新たな武器ショルダーキーボードで弾いたソロ
――そこからこの『Illumination Collection』が始まるというのは印象深いものがありますね。またそれ以降の楽曲も“BUMMER, BUMMER”と新鮮なアプローチの楽曲が続きます。そして3曲目“Breakthroughだ!”ですが、資料には〈小林がショルダーキーボードを演奏する〉と記載されていますね。
「はい、本当に演奏したんですよ(笑)」
――ライブでとかならわかりますが、スタジオテイクで、しかもキーボードではなくショルキーという。
「超大変でした(笑)。なんでショルダーキーボードをやることになったかというと、私の誕生日のときに田代さんがプレゼントしてくださって」
――ショルダーキーボードをプレゼント!
「そこで次の武器をくれたというか、何かしらの圧を感じて(笑)。〈これ次のアルバムで頼むよ〉みたいな。前回は〈何か楽器できる?〉って言われて、〈タンバリンならできます!〉って軽々しく言ったらタンバリンをやるになったんですけど(笑)、今回もいただいたときに〈やばい〉と思って。〈これはいつか来るぞ〉って思っていたんですけど……来まして(笑)」
――なるほど(笑)。実際にソロなど楽曲のなかで聴かれるフレーズは小林さんによるものなんですね。
「そうですね。あとはイントロのところとか、ソロもしっかり弾いています。
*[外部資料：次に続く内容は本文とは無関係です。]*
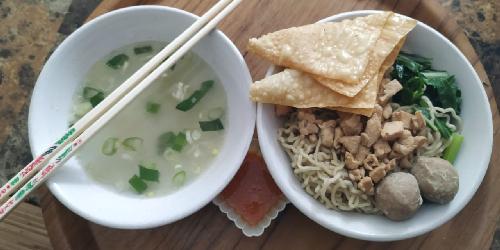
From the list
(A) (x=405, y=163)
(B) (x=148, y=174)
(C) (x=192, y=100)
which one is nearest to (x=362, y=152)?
(A) (x=405, y=163)

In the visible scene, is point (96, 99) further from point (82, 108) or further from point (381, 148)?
point (381, 148)

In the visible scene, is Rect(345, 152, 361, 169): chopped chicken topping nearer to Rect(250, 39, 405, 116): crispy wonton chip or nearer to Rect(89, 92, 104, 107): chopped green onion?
Rect(250, 39, 405, 116): crispy wonton chip

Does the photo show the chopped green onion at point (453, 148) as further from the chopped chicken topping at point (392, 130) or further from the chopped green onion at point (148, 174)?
the chopped green onion at point (148, 174)

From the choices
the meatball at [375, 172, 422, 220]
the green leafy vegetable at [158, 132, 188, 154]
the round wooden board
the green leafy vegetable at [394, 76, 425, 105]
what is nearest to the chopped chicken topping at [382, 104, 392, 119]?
the green leafy vegetable at [394, 76, 425, 105]

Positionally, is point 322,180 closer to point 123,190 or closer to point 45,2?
point 123,190

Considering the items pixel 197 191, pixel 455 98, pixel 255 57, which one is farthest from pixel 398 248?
pixel 255 57

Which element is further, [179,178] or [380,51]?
[179,178]
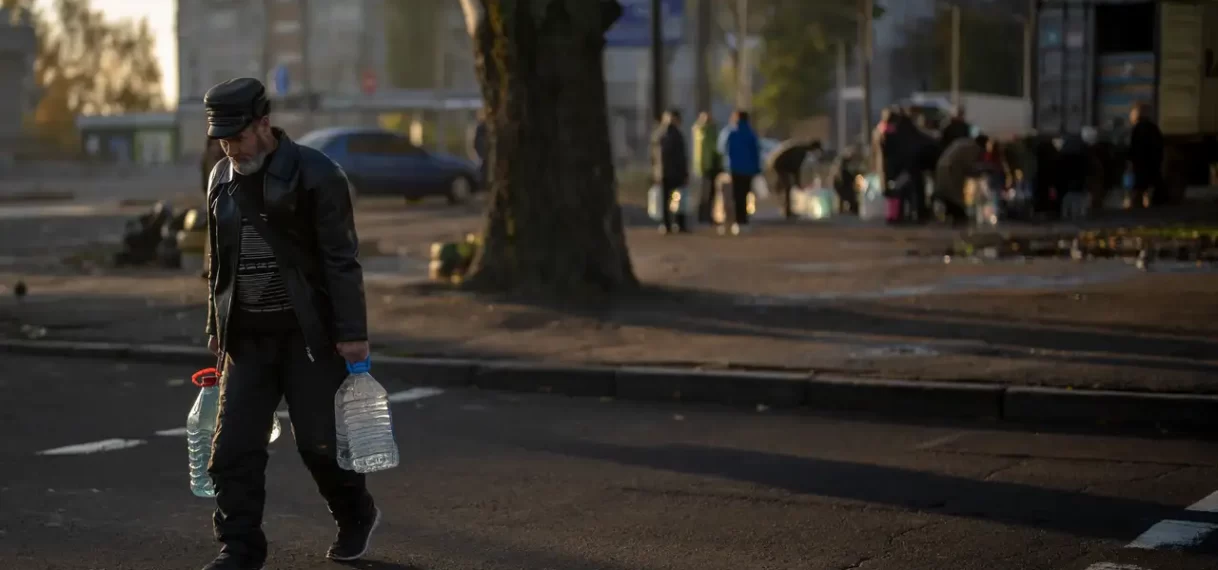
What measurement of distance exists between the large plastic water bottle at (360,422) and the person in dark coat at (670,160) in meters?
18.6

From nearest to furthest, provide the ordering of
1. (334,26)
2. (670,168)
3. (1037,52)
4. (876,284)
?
(876,284)
(670,168)
(1037,52)
(334,26)

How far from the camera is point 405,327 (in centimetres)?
1399

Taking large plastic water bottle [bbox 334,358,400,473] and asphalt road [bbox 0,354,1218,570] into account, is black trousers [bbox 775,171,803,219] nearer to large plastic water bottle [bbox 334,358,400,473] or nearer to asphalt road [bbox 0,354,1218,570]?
asphalt road [bbox 0,354,1218,570]

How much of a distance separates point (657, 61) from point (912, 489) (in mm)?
20861

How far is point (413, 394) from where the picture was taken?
11.3m

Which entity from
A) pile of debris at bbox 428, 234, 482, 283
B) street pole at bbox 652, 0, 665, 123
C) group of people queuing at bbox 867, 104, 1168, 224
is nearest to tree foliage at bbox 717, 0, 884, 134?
street pole at bbox 652, 0, 665, 123

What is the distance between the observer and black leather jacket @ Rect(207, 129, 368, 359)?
6.08m

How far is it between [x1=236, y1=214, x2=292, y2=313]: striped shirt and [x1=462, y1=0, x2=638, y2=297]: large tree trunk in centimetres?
911

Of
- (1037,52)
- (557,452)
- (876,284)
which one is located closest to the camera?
(557,452)

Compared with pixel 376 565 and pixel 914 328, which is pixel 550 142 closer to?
pixel 914 328

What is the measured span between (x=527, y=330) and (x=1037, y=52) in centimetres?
→ 1704

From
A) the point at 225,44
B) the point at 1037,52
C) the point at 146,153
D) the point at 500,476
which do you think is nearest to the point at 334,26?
the point at 225,44

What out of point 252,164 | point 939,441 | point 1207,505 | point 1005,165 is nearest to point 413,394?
point 939,441

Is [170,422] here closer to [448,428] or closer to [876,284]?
[448,428]
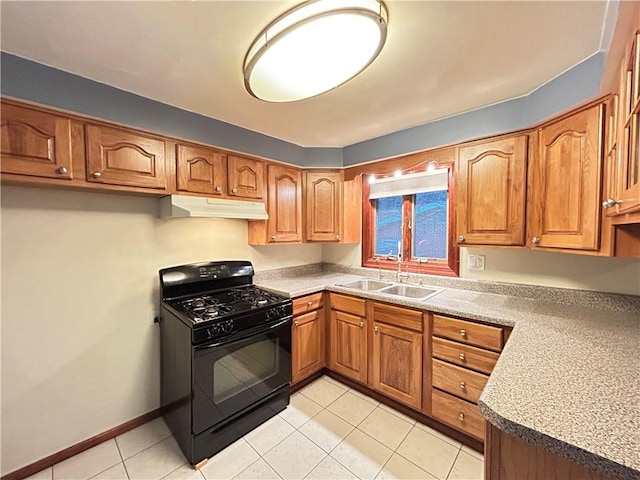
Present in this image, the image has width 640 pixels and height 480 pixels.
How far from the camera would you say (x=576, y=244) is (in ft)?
4.69

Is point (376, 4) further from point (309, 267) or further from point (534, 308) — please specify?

ウイーンって鳴っているところも」
――ご自身の録音した声が曲になって聴く機会はこれまでもありましたが、自分が弾いたフレーズが曲になっているのを聴いた感想はいかがでしたか?
「〈ほんとに私、これ弾いたのかな?〉っていうのは録りながらもずっと思ってたんですけど(笑)、本当に頑張って弾いたからちょっと自信にも繋がりましたし、自分でもこれができるんだって思えたので、ライブも頑張れたらいいなっていうのはありますね」
――いい経験になったわけですね。
「ただ、この曲は、やしきんさんが作ってくださったんですけど、ソロの部分もやしきんさんは弾いていなくて、〈ただ打ち込んだだけだから弾くことを想定してない〉って言っていたんですよ。〈いや、想定してよ〉って思いましたけど(笑)、途中途中で止めながら、〈こうかな?〉って一緒にやりつつ作っていきました」

我が子(愛犬)への想いと声が音源化
――まさに想定以上のチャレンジとなったわけですが、楽曲に関わった点でいえば、5曲目の“Can Can One One”では作詞を共作で担当されています。こちらはタイトル通りの犬についての曲で。
「そうです。私がワンちゃんと一緒に暮らしているんですけど、もうとってもかわいくて。やっぱり自分のパーソナルな部分を曲にするって言われたときには、毎回絶対に犬にしようって思っています。今回も田代さんとどんな曲を作ろうっていうミーティングをしたときに〈ワンちゃんの曲を作りたい〉って言ったら〈じゃあ歌詞お願いできる?〉ってなりまして」
――作詞についてはいかがでしたか?
「今回は高瀬愛虹さんと共作というかたちで作っているんですけど、まず私がポエムというかエッセイみたいにして犬への想いを書いていって、それを高瀬さんにお渡ししてあの曲に当てはめてくださったんですね。結果、私の書いたものをしっかり使っていただいて、犬のちょっとしたあるあるというか、飼っている方だったらわかるような感じのものを詰め込んだものになっています。
あと、この曲はうちの犬の声が実際に使われているんですよ」
――クレジットにも〈Additional Chorus〉として記載されていますね。先ほどのショルダーキーボードと同様に、愛犬の声が音源化されるという(笑)。